– Corrado Gnerre
I am a very old woman (I am over eighty years old). When I studied the catechism, I remember that it was said that outside the Church there is no possibility of salvation. Now it seems that no one is claiming such a thing anymore. Has the Doctrine changed? But if it has really changed, who tells us that what is being said today is truer than what was being said in my day? Help me understand.
Dear …, don’t worry, Catholic doctrine has not changed at all. Rather, a relativist mentality (“all religions are good”) has spread for some time, even within Catholic circles.
The extra Ecclesiam nulla salus is an indisputable truth of faith, it is because it has been continually repeated by the Fathers and the Magisterium. Many examples can be given. I quote Pius XII who says: “Now among the things that the Church has always preached and that will never cease to teach, there is also this infallible declaration that says that there is no salvation outside the Church” (Letter to the Sant’Uffizio, 08.11.1949). These words are important because a pope clearly says that the truth of the extra Ecclesiam nulla salus (outside the Church there is no salvation) will not only be always taught, but it is also an infallible declaration.
Blessed John XXIII, the Pope of the Council, says: “… men can certainly achieve salvation, only when they are joined to him (Roman Pontiff) since the Roman Pontiff is the Vicar of Christ and represents his person” (Homily on the day of his coronation, 4.11.1958). And the same Vatican Council II states: “The holy Council …, based on sacred Scripture and Tradition, teaches that this pilgrim Church is necessary for salvation” (Lumen gentium, 14).
Then, dear reader – let’s face it – it’s a logic problem. If the Church was not necessary for salvation, what would be the reason why Jesus commanded that the Gospel be proclaimed to the ends of the Earth? (Matthew 16, 15-16).
However, a question remains: but he who is found without personal fault outside the Church, can he be condemned for this? The Catholic Church always (it is not a novelty of recent times) has affirmed that whoever is outside the Church without fault cannot, therefore, be condemned. Two possible “ignorances” are hypothesized: the so-called learned ignorance and the so-called invincible ignorance.
By learned ignorance (significant contradiction: “learned” / “ignorance”) is meant a situation in which the Christian proclamation has never been received, so that you are in a state of innocent ignorance, but at the same time you want earnestly (that’s why we speak of “learned” ignorance) to adhere to the Truth that unfortunately is not known.
By invincible ignorance we mean, instead, that situation in which the Christian announcement was received, but the state of ignorance is such (invincible precisely) that it cannot be overcome.

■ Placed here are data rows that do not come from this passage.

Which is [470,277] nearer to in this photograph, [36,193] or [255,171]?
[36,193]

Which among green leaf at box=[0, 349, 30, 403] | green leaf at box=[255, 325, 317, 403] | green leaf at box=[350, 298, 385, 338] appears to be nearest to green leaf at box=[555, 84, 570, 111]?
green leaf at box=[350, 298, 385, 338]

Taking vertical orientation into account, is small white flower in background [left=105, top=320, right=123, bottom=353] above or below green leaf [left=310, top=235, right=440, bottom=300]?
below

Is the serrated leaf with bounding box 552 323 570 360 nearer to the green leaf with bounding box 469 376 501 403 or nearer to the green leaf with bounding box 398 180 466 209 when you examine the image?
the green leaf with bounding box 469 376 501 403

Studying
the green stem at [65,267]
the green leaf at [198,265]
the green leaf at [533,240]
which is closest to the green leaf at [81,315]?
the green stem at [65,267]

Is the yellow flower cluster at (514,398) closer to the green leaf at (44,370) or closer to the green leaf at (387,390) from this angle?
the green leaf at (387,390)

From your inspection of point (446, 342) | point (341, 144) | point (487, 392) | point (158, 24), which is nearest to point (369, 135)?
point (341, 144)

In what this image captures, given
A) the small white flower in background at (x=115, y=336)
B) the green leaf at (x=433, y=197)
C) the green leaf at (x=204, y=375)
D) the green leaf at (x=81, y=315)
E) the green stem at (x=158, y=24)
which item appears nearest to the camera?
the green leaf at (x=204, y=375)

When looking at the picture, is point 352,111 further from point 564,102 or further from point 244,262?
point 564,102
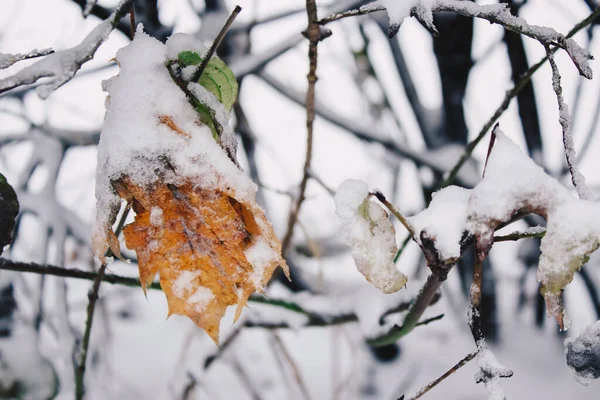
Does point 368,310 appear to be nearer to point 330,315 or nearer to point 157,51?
point 330,315

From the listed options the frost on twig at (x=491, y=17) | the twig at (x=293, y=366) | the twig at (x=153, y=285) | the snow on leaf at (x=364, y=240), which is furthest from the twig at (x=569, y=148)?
the twig at (x=293, y=366)

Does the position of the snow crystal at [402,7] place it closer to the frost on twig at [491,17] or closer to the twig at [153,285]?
the frost on twig at [491,17]

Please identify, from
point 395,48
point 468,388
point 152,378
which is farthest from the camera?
point 152,378

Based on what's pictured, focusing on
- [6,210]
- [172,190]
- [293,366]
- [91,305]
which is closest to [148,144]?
[172,190]

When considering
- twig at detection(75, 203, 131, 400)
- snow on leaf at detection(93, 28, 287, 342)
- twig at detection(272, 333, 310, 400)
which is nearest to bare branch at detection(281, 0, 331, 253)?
snow on leaf at detection(93, 28, 287, 342)

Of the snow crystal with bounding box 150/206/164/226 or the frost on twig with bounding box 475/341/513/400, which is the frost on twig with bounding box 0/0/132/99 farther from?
the frost on twig with bounding box 475/341/513/400

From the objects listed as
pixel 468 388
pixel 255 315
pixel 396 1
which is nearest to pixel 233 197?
pixel 396 1
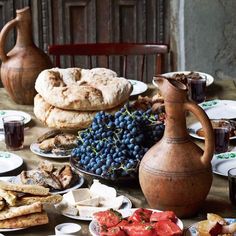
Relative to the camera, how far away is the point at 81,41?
455 centimetres

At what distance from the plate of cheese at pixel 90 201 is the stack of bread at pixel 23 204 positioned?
49mm

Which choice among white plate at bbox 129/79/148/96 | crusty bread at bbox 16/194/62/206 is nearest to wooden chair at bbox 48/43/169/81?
white plate at bbox 129/79/148/96

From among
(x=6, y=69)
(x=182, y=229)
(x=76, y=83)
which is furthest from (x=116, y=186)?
(x=6, y=69)

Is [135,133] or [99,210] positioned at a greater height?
[135,133]

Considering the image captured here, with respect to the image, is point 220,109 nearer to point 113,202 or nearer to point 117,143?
A: point 117,143

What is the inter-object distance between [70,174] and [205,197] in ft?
1.26

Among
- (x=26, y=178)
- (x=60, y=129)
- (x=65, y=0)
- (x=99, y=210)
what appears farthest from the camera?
(x=65, y=0)

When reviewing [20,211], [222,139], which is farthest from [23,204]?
[222,139]

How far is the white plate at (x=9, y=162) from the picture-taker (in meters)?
2.02

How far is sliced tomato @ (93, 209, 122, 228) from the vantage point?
1.55 m

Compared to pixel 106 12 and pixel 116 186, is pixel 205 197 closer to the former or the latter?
pixel 116 186

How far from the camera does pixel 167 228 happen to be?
149cm

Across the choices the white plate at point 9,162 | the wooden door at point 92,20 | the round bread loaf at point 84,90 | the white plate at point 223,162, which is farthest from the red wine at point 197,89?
the wooden door at point 92,20

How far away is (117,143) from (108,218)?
367mm
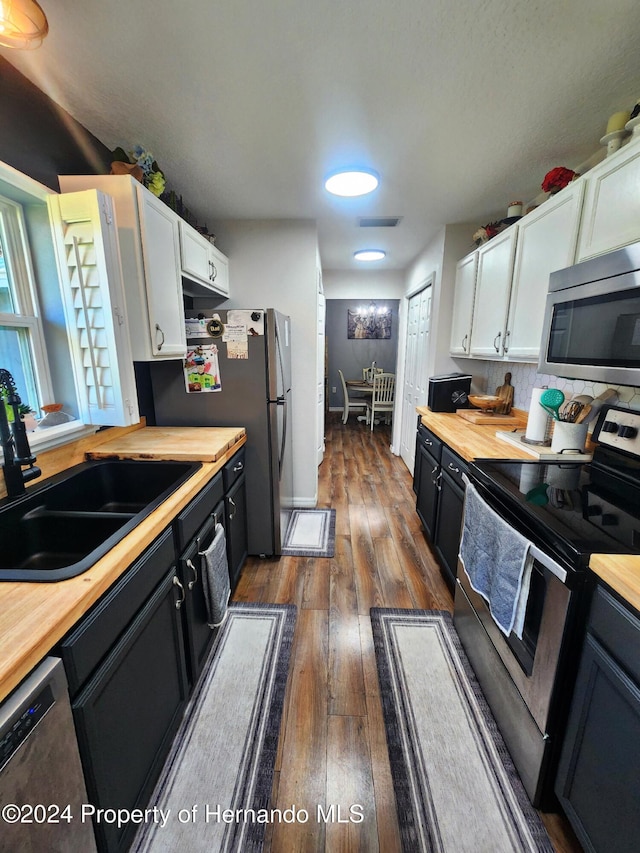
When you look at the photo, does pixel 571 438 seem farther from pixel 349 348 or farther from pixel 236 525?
pixel 349 348

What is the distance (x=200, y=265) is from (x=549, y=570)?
7.46ft

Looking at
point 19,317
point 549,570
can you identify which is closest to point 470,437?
point 549,570

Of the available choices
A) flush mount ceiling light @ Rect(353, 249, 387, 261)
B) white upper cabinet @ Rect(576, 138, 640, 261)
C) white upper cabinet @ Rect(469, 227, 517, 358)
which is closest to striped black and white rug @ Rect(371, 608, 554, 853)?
white upper cabinet @ Rect(469, 227, 517, 358)

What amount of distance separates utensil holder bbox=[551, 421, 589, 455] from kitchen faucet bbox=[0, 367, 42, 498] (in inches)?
83.2

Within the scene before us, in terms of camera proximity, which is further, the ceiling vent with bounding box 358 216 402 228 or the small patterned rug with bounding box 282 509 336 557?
the ceiling vent with bounding box 358 216 402 228

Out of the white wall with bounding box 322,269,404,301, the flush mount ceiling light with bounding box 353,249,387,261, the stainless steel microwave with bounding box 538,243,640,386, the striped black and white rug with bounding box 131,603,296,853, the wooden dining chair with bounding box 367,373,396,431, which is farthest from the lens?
the wooden dining chair with bounding box 367,373,396,431

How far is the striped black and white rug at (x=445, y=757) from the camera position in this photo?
3.38 feet

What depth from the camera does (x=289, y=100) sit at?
1386 millimetres

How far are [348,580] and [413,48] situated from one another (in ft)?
7.99

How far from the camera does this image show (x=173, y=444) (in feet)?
5.47

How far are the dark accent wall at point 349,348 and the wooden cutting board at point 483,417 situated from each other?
5079 millimetres

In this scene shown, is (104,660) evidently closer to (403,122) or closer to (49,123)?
(49,123)

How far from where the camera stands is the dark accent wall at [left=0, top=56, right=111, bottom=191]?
1.23 m

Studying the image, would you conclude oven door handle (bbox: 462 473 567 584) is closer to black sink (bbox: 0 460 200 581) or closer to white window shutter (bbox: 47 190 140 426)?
black sink (bbox: 0 460 200 581)
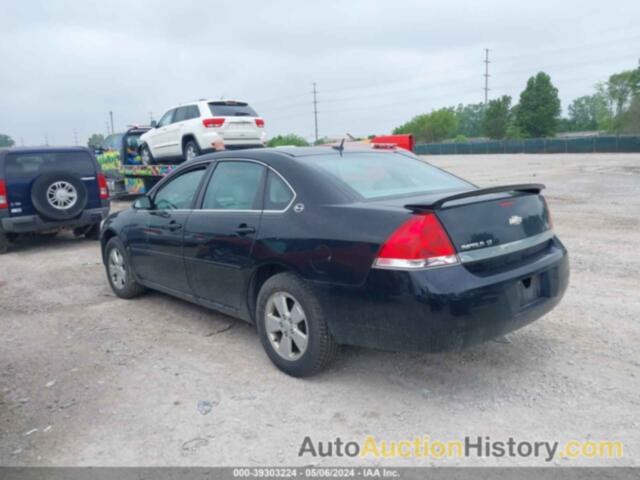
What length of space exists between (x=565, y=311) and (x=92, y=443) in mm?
4090

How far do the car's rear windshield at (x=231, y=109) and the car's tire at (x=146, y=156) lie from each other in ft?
9.86

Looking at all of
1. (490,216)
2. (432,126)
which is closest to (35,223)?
(490,216)

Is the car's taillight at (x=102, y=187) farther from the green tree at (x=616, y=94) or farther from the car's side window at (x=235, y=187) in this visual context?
the green tree at (x=616, y=94)

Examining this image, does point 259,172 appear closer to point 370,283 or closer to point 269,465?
point 370,283

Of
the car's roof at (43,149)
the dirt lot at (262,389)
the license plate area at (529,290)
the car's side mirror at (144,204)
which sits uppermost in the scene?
the car's roof at (43,149)

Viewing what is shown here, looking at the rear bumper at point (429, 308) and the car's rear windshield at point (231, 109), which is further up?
the car's rear windshield at point (231, 109)

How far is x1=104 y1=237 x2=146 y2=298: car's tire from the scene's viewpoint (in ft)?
19.6

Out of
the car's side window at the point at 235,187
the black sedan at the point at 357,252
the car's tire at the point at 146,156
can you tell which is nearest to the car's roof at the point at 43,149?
the car's tire at the point at 146,156

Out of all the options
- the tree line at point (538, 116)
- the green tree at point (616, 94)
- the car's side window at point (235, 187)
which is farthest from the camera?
the green tree at point (616, 94)

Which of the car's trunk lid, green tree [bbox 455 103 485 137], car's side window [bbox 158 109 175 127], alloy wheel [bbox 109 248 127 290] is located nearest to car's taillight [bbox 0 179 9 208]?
alloy wheel [bbox 109 248 127 290]

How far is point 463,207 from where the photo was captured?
11.2 ft

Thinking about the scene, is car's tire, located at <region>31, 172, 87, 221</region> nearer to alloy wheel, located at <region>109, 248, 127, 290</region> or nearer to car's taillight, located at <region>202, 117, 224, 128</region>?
car's taillight, located at <region>202, 117, 224, 128</region>

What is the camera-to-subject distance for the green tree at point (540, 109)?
7388 centimetres

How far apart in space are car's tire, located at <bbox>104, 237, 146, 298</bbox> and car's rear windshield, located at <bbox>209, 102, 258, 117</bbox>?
6.06 m
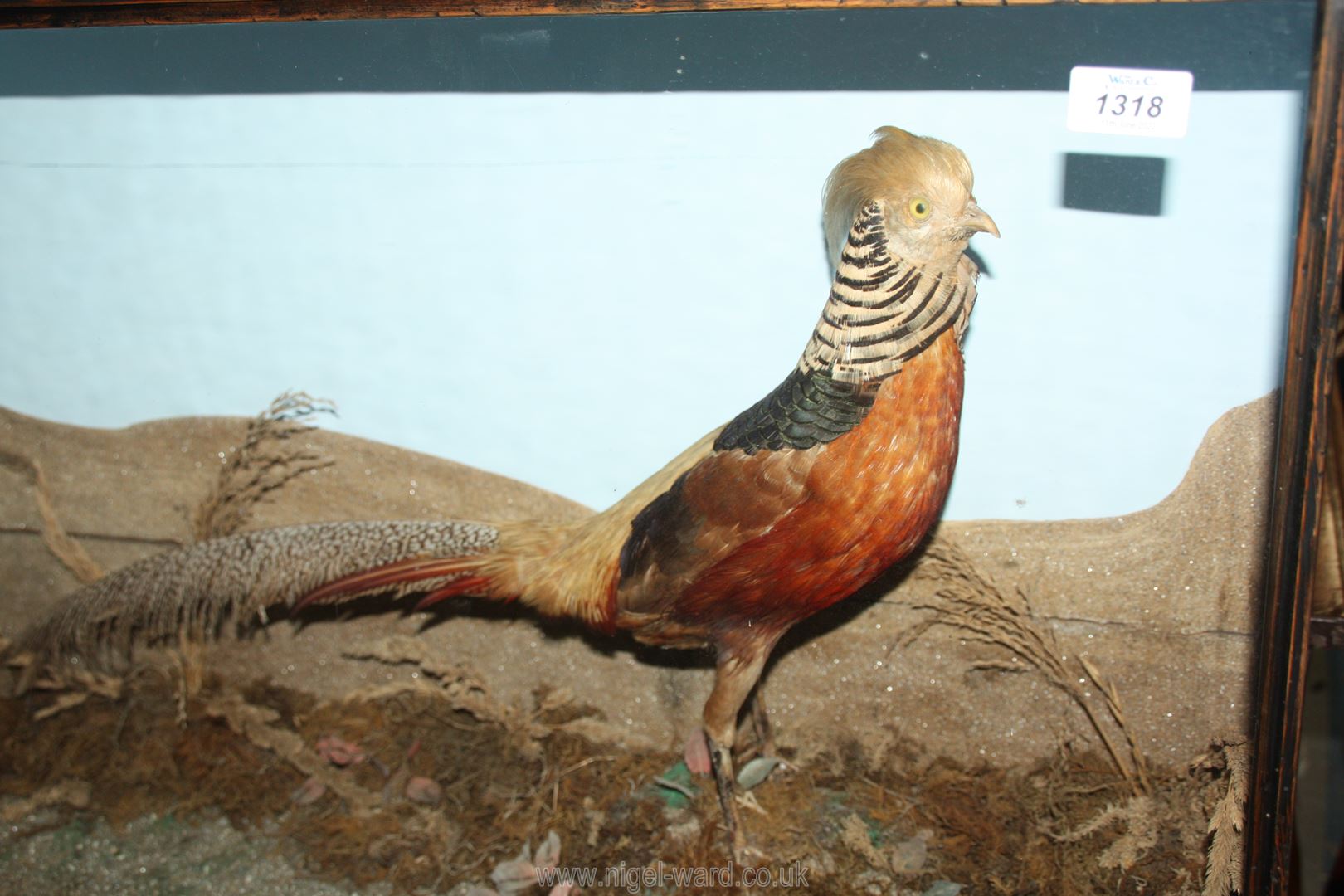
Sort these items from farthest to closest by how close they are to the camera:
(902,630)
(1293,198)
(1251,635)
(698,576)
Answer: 1. (902,630)
2. (1251,635)
3. (698,576)
4. (1293,198)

In the encyclical Singolari quidam of 17.3.1856, Blessed Pope Pius IX, a Pope who is certainly not of the post-conciliar period affirmed: “… in the Catholic Church, for the fact that it preserves true worship, there is the inviolable sanctuary of faith itself, and the temple of God, out of which, barring the excuse of an invincible ignorance, neither life nor salvation can be hoped for.”
A question now arises: if you can save yourself because without fault you are outside the Catholic Church, then “outside the Church, there is no salvation” … And instead, there is no contradiction. A necessary condition to be part of the Church is to receive baptism. But there is not only water-baptism (what is ordinarily administered), there is also blood-baptism and desire-baptism. The baptism-of-blood concerns the martyrdom suffered without the Baptism being received yet. Baptism-of-desire, on the other hand, is when an adult waiting to be baptized should die suddenly. Let’s consider this last type of baptism.
He or she who is in the situation of learned ignorance or invincible ignorance has a desire to adhere to the true God; it is an implicit and not explicit desire, but it is equally a desire. Therefore, it is not formally in the Church, but it is substantially so. And it is essentially, thanks to a sort of baptism-of-desire. In this way, the right principle that those in good faith who are not Catholics can be saved, as well as the principle of the extra Ecclesiam nulla salus.
Regarding the implicit desire, Pope Saint Pius X, in his famous Catechism, says: “Whoever, finding himself without his guilt, that is in good faith, outside the Church, had received Baptism, or had at least the implicit desire for it; he also sincerely sought the truth and did the will of God as best he can; although separated from the body of the Church, would be united to her soul and therefore in the way of salvation.”
Yet another question remains: what is the criterion that the Lord uses to understand if a soul really wants to adhere to him? It must be said that there is a lot of confusion here. Often it is said: if someone without fault is not a Catholic, it is good that they practice their religion “well.” This is wrong. If the implicit desire to adhere to the true God must be expressed with the effort to practice one’s (false) religion well, then this would mean that every religion is in itself “a way of salvation”; and if so, the saving exclusivism of the Redemption of Christ would disappear. Rather, the criterion is another: the effort concerns not the practice of one’s religion, but adherence to the natural law. Certainly, Muslims, Hindus, Buddhists can also be saved … if they are not guilty of not being Christian, but despite being Muslim, Hindu, Buddhist … or whatever.